Iowa start-up helps keep high-tech equipment on the go
The planter is greased and loaded with seed, the sun is out and soil conditions are fit. But, there’s a problem — a monitor in the cab is flashing an error about an incorrect setting, turning the promise of a productive day into a frustrating series of phone calls, text messages, user-manual searches and, potentially, a long wait for a service call.
It’s a scenario that’s becoming more common as farmers are inundated with technology, says Casey Niemann, president and founder of AgriSync, a mobile application that connects farmers to advisors in a live video session to more efficiently resolve those kinds of problems.
"We’ve surrounded the farmer with a lot of technology, but nobody wanted to talk about what happens when something breaks," says Niemann, who drew on his experiences growing up on a Kansas farm and working for Microsoft in developing AgriSync. "Our goal is to reduce downtime and get farmers help faster. If we can save farmers some downtime, that’s a good thing."
AgriSync, based in Dallas Center, recently launched its mobile app commercially after a couple years in development. The service was one of four finalists in the American Farm Bureau’s Rural Entrepreneurship Challenge in January. The company also worked with Iowa Farm Bureau’s Renew Rural Iowa program and the Iowa State University Entrepreneurship Center, which Niemann says provided invaluable help in mentoring and providing feedback for his business.
"If you could go and develop an ag start-up, you should do it in central Iowa," he says. "We’ve got a great start-up community in central Iowa."
While troubleshooting in-cab technology issues has been the most common use this spring, Niemann says farmers are also using AgriSync to consult with their crop scouts, veterinarians and other key advisors all year long.
Scott Henry of LongView Farms in Story County says the AgriSync app helped him resolve a problem this spring by connecting with technicians at Van Wall Implement. He anticipates using it to verify activation codes or fix other software problems, which in the past typically have involved on-farm service calls.
"As the equipment and technology becomes more sophisticated where we can’t fix it ourselves, that’s where AgriSync has value," said Henry, the go-to guy for precision equipment and technology at LongView Farms. "If you can cut down on three service visits a year, it makes sense."
He’s also planning to use the app to consult with crop advisors, helping him identify and treat crop concerns or weed issues more promptly.
The ability to share live video means a crop scout might be able to diagnose a problem while cutting down on hours spent on the road, points out Mark Johnson, an Iowa State University Extension field agronomist who worked with AgriSync to test the app in its development stages.

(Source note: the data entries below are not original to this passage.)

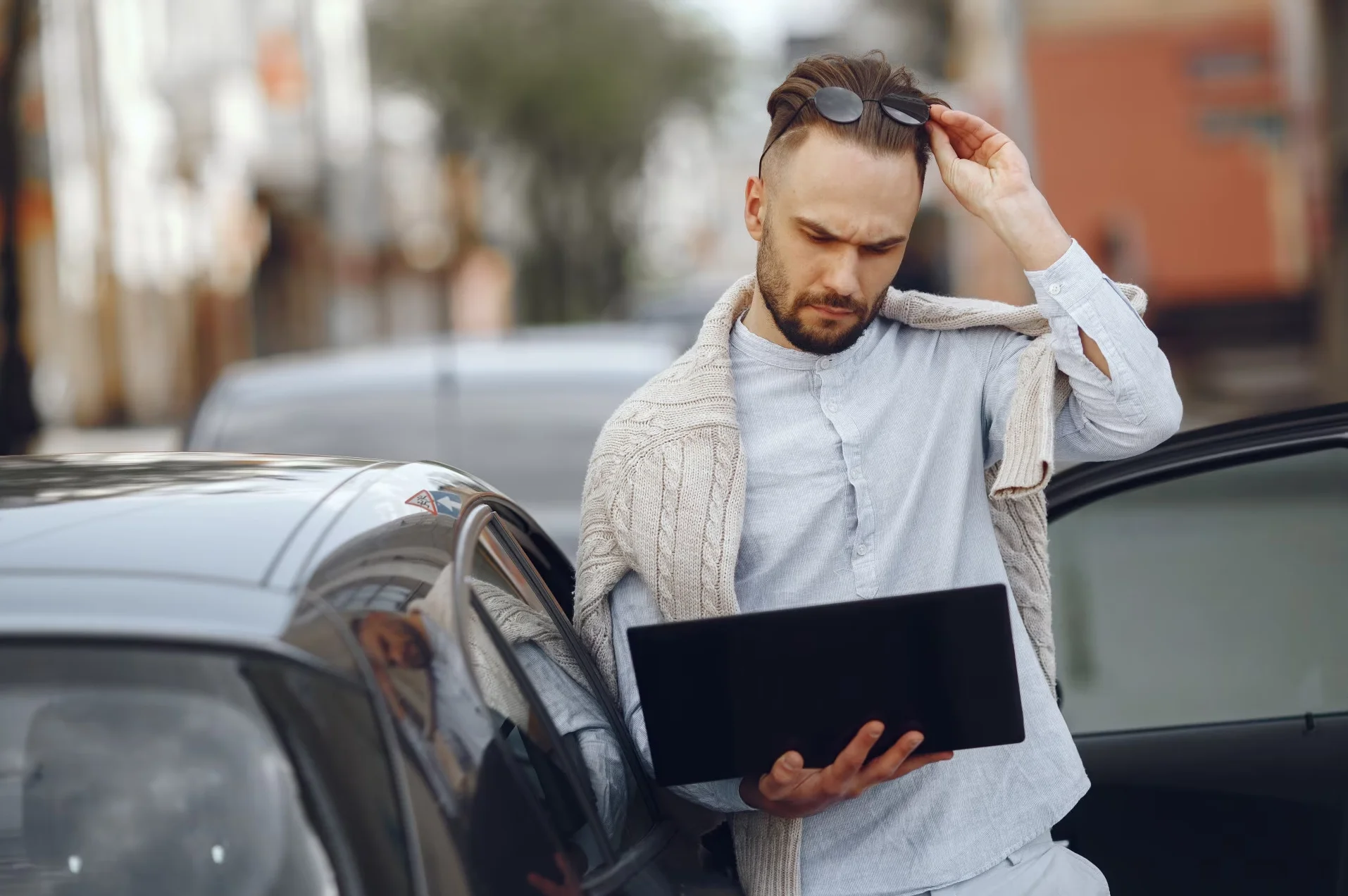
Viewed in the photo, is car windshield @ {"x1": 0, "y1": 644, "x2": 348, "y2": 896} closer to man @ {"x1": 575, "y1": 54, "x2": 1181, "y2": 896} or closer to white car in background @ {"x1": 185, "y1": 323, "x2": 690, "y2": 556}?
man @ {"x1": 575, "y1": 54, "x2": 1181, "y2": 896}

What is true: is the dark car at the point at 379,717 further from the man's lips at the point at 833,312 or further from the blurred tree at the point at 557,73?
the blurred tree at the point at 557,73

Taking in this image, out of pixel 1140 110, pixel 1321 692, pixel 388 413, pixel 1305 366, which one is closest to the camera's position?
pixel 1321 692

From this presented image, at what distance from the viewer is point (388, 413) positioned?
592 centimetres

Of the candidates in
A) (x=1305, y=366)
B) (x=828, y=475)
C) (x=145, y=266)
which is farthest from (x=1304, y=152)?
(x=828, y=475)

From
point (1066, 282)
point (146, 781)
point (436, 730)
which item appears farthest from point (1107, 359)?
point (146, 781)

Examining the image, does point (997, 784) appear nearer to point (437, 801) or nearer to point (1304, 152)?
point (437, 801)

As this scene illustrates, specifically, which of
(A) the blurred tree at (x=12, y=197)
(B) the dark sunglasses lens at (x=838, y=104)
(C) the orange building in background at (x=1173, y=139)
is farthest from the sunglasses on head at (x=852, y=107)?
(C) the orange building in background at (x=1173, y=139)

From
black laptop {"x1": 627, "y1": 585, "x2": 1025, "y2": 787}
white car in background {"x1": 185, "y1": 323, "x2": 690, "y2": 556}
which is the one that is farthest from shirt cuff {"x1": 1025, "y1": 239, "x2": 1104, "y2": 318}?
white car in background {"x1": 185, "y1": 323, "x2": 690, "y2": 556}

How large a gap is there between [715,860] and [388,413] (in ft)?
12.0

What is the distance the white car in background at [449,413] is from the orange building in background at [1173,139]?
1997cm

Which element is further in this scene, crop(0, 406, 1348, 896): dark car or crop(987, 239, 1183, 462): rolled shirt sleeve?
crop(987, 239, 1183, 462): rolled shirt sleeve

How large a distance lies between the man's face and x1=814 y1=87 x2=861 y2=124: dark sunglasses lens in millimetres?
33

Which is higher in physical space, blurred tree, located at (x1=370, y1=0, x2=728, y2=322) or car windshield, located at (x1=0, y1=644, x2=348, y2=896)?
blurred tree, located at (x1=370, y1=0, x2=728, y2=322)

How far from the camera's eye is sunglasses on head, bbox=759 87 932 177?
243 cm
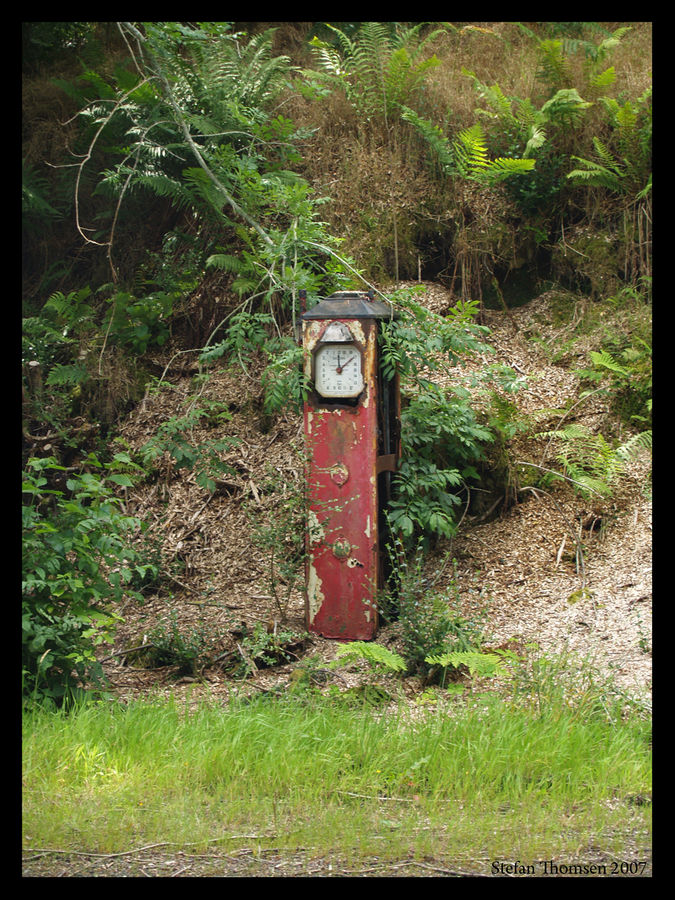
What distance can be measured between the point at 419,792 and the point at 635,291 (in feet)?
17.8

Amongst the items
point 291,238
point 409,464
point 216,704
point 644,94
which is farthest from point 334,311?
point 644,94

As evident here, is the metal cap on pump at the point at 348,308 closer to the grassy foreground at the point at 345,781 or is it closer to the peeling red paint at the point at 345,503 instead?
the peeling red paint at the point at 345,503

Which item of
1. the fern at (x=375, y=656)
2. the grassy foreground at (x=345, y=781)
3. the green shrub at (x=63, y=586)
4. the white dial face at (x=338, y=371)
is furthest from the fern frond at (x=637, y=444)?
the green shrub at (x=63, y=586)

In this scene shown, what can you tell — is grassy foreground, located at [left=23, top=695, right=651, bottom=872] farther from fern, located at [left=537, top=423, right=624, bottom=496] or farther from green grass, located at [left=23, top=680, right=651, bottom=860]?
fern, located at [left=537, top=423, right=624, bottom=496]

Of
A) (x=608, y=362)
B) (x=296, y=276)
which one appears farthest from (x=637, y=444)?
(x=296, y=276)

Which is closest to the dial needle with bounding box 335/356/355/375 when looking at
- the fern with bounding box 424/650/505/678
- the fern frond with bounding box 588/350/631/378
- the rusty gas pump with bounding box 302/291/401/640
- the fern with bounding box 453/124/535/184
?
the rusty gas pump with bounding box 302/291/401/640

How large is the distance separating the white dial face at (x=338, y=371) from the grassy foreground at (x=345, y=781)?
209cm

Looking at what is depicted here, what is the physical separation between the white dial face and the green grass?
6.84 ft

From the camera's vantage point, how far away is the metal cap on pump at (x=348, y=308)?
5.23 meters

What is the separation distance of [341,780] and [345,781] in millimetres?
19

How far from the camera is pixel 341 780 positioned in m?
3.43

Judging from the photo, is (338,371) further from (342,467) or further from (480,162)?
(480,162)

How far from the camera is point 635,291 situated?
730cm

"If I get a call from Carroll and I can handle it with this, it can save me four or five hours," says Johnson, who is based in Ames but covers nine counties in central Iowa. The ability to talk with farmers while seeing live video of their fields is a huge advantage over sending pictures back and forth over text message or e-mail, he says.
"I can tell them how to move the camera or ask them to pan it around the field. If you don’t get that perspective, you might miss something," explains Johnson.
Creating a ticket
AgriSync allows farmers to request a meeting with an advisor at the push of a button on their phone or tablet, essentially creating a ticket for service assistance. The advisor receives a text alert about the request and can schedule a time for the call. That’s helpful for advisors during busy times like planting, when they might receive several calls every hour. Johnson says the chances a farmer catching him when he’s free to talk at that time of year is "at best 50-50."
"In peak seasons, there’s more demand than they can get around to," Niemann notes. "Our goal is to make that trusted connection improve. (Advisors) want happy farmers, and they want to be cost effective and efficient in what they’re doing."
When the two sides connect, the advisor can view a live video feed or pictures from the farmers’ phone to diagnose problems and talk them through a solution.
"Typically, if something takes 20 minutes to solve via phone, we can solve it in five minutes," says Niemann.
At the end of the call, the farmer can rate the quality of the service. AgriSync also tracks the history of completed service requests, which helps farm dealerships or companies make sure nothing gets lost in the shuffle during busy times like planting and harvest. The record-keeping aspect sets AgriSync apart from social media channels that enable video chats, Niemann points out.
"The value is the ability not just to see it, but to track it and measure it," he says. "The tickets and record-keeping are all in one place."
The AgriSync app is free for farmers to download and use on either iPhone or Android devices. Advisors are eligible for a free trial. Subscription fees are available on either a monthly or annual basis for individual advisors or company-wide teams.
Neimann reports AgriSync has more than 45 companies and advisors across the U.S. in Canada in its system and has plans to grow internationally. The company is also developing other features to make the app more useful.